## WORK INSTRUCTIONS
Convert the material, starting at the line containing "Given this picture, how" and ending at the line containing "24.7 metres", into a two-column CSV with the columns input and output. Each row should hold one item's text and its answer, each in a single quoted field with line breaks replaced by spaces.

## DATA EXTRACT
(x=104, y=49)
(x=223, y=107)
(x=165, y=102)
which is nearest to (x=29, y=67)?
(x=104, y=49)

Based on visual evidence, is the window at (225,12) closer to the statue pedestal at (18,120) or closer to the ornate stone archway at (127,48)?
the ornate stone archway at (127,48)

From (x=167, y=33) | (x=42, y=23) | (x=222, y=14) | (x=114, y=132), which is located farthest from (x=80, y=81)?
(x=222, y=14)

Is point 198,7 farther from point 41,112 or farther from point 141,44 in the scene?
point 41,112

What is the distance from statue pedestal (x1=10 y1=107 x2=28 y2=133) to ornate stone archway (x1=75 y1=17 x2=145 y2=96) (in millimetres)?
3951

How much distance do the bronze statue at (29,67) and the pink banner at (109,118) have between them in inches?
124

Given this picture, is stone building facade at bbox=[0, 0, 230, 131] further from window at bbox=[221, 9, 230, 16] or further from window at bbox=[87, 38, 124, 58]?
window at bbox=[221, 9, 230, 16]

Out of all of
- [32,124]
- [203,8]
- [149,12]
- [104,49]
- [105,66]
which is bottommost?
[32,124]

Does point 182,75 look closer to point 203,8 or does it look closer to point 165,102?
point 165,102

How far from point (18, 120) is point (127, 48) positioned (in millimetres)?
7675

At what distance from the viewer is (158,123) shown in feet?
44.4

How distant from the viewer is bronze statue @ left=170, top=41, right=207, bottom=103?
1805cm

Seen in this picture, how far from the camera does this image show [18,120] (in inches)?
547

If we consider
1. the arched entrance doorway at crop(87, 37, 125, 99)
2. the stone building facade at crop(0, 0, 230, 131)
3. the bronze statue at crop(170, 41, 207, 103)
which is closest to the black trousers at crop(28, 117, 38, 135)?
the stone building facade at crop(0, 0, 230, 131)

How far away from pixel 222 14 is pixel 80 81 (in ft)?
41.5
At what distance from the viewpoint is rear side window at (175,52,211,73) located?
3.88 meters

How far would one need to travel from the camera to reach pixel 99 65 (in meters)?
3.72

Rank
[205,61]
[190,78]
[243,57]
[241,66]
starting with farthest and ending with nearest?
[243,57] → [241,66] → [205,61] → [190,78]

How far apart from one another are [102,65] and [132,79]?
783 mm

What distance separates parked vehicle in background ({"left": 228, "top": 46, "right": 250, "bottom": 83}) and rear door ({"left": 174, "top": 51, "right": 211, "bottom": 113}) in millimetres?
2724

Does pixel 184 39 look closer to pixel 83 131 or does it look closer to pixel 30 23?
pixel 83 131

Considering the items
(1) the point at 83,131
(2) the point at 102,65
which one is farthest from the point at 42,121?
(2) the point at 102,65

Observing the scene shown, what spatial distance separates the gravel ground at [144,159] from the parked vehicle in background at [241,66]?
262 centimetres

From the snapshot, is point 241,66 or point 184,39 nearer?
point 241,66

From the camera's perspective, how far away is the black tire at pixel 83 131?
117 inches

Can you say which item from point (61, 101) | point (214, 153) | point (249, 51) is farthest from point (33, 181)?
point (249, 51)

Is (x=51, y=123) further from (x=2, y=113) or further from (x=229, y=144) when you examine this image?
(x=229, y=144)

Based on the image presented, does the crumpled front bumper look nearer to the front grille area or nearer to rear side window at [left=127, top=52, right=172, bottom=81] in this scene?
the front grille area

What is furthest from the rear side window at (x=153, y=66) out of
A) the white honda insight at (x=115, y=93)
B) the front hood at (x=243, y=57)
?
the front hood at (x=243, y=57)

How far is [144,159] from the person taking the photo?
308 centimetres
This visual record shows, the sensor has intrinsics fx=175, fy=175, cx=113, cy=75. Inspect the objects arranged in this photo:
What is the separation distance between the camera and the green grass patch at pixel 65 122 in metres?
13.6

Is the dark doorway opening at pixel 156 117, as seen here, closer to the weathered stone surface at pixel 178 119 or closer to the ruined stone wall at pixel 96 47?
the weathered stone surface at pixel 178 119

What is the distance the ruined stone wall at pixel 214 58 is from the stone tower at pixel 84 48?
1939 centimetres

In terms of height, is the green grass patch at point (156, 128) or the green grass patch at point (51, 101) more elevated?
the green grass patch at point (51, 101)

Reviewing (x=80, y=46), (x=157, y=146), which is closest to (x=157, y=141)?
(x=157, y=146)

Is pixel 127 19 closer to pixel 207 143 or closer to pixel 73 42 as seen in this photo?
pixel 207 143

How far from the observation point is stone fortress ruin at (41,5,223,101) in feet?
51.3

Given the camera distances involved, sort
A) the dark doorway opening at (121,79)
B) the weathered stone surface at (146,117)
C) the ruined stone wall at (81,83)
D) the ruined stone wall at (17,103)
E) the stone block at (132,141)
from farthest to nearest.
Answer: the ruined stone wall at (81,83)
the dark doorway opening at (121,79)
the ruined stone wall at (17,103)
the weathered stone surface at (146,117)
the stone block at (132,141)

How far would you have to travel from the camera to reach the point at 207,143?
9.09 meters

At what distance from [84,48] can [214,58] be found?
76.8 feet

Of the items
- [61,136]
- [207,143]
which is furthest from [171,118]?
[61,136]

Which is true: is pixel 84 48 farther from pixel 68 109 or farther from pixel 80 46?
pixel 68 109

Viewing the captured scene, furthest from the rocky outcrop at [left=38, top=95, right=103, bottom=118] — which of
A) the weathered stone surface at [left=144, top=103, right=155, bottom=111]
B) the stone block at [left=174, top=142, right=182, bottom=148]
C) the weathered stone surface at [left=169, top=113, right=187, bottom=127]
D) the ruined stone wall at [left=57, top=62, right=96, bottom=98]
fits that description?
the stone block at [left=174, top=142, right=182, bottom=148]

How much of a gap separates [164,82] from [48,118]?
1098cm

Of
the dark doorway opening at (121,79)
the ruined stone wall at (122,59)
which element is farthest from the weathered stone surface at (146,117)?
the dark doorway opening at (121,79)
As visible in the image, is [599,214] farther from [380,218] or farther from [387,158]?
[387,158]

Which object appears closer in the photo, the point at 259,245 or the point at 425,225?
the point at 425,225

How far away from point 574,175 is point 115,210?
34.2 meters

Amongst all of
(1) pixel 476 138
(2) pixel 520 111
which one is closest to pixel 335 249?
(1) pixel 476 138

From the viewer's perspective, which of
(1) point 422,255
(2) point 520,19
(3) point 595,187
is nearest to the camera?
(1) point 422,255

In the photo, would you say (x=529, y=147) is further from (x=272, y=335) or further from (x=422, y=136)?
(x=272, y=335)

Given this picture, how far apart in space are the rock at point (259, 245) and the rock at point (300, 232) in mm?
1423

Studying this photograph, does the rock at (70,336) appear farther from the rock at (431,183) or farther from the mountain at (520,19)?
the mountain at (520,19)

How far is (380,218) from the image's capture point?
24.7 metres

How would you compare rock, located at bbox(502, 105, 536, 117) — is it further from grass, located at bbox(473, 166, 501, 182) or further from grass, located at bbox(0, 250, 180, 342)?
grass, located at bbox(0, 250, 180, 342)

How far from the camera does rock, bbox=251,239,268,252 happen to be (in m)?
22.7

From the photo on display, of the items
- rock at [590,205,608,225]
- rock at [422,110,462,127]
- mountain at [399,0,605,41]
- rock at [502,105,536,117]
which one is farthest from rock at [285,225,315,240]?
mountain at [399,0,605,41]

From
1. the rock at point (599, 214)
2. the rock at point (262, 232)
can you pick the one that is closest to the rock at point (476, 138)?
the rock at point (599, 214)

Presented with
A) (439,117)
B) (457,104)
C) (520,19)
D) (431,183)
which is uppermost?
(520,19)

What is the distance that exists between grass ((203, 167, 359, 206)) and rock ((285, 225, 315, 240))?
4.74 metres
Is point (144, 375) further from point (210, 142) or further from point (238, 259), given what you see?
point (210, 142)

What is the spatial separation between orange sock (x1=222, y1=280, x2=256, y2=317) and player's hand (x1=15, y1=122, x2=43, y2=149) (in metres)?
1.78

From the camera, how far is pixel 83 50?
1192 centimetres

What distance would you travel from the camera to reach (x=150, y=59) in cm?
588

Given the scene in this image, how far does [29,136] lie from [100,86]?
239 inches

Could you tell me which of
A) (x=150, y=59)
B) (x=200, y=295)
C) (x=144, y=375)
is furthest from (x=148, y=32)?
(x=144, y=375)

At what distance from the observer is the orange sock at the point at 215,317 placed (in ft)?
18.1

## FINISHED TASK
input,output
"Given this picture, how far apart in space are the rock at point (259, 245) and the rock at point (300, 232) in mm?","1423"
"Studying this photograph, does the rock at (70,336) appear farther from the rock at (431,183) or farther from the mountain at (520,19)?","the mountain at (520,19)"
"How far is (380,218) from the image's capture point?","24.7 metres"